Em 15 de março de 2024, Faria escreveu a Vorcaro: “Manda pagar a ele” e “O careca não pode atrasar”. O contrato, assinado em janeiro daquele ano, previa R$ 131 milhões, divididos em 36 parcelas de R$ 3,6 milhões brutos.
Vorcaro reclamou com um sócio sobre o atraso: “Pqp, não pagaram Barci de Moraes. Surreal, vamos ter problemas”. Em seguida, ordenou a uma funcionária que realizasse o repasse, classificando-o como “pagamento mais importante” e autorizando que fosse feito “sem nota, do jeito que for”. O comprovante de um pagamento de R$ 3,4 milhões foi posteriormente enviado.
Em outubro de 2025, Vorcaro orientou que os pagamentos não fossem feitos por Pix, afirmando que “não é bom”.
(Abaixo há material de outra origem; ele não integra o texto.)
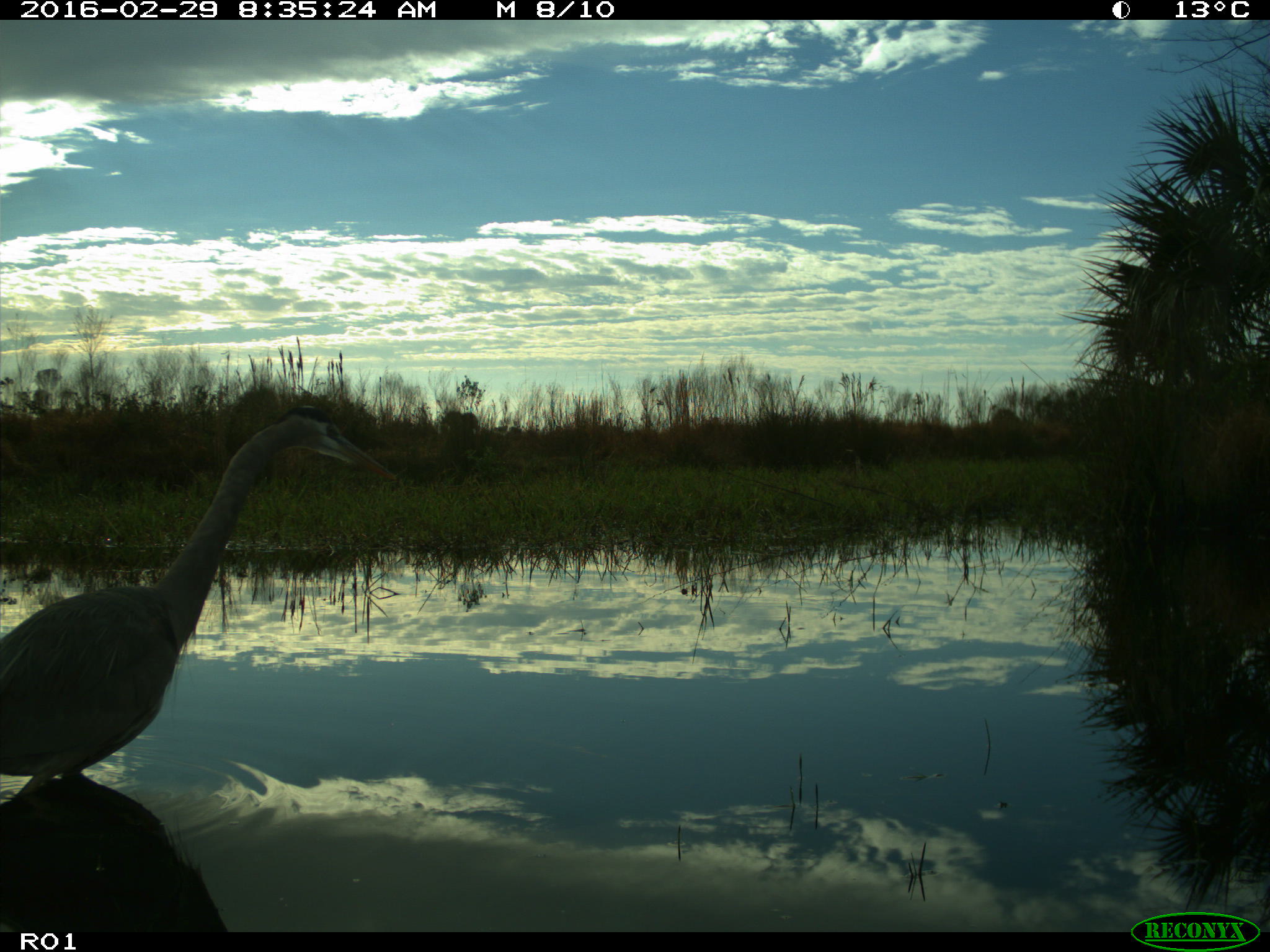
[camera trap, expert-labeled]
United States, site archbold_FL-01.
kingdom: Animalia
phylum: Chordata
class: Aves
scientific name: Aves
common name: birds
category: unidentified bird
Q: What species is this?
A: Unidentified bird (birds) (Aves).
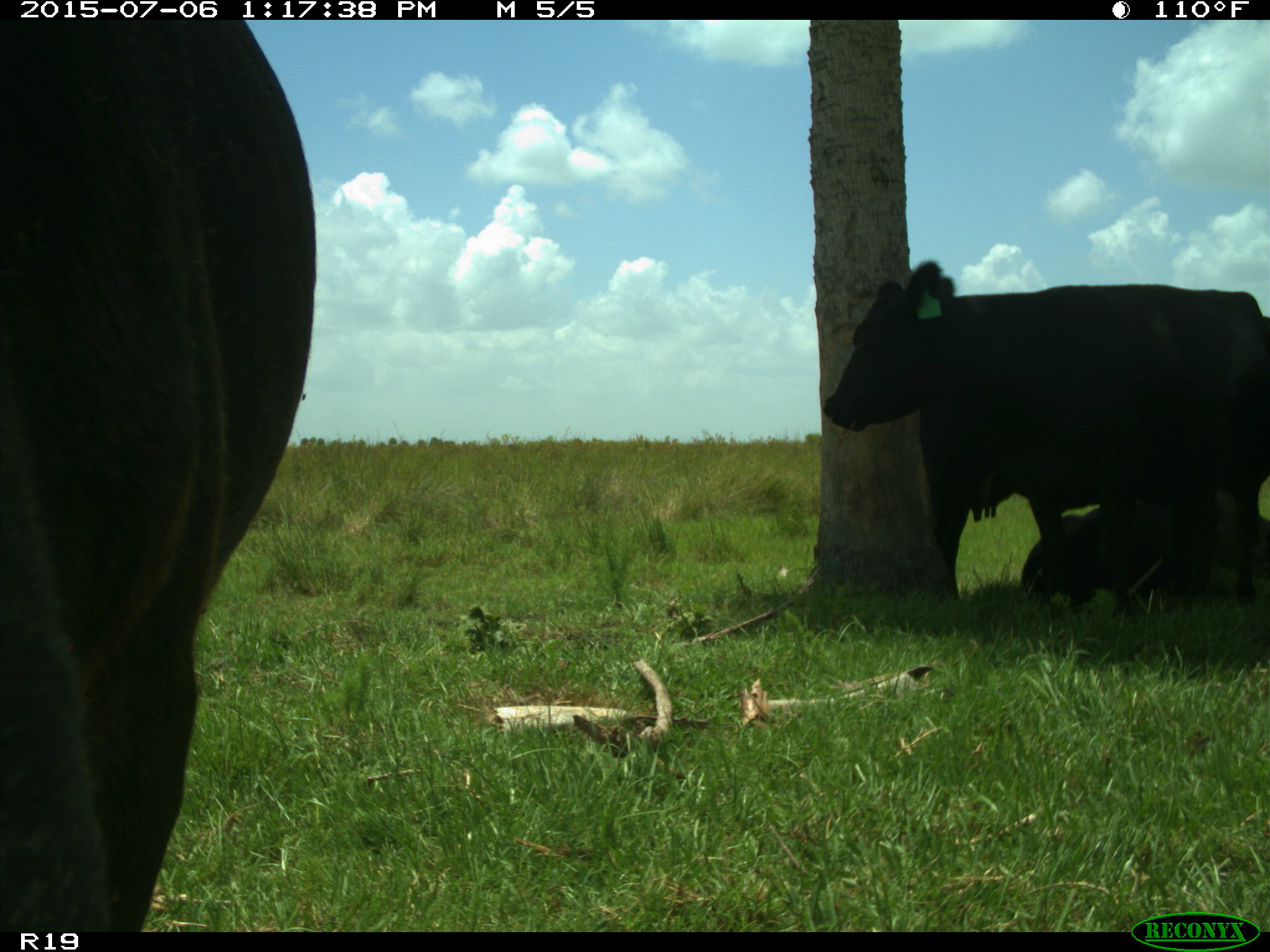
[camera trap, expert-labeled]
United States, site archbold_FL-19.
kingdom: Animalia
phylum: Chordata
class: Mammalia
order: Artiodactyla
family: Bovidae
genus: Bos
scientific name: Bos taurus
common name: domestic cow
Bos taurus (domestic cow).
O relatório da PF também mostra que Faria intermediou encontros entre Vorcaro e Moraes em dezembro de 2023, incluindo um almoço em Campos do Jordão. Metadados do contrato indicam que a última edição do documento foi feita por uma conta identificada como “Ministro Alexandre de Moraes”.
O escritório de Viviane Barci afirmou que a consulta ao ministro teve como objetivo verificar eventuais impedimentos legais. O ministro André Mendonça, relator do inquérito, retirou o sigilo de parte das investigações. Fábio Faria ainda não havia se manifestado sobre o conteúdo do relatório.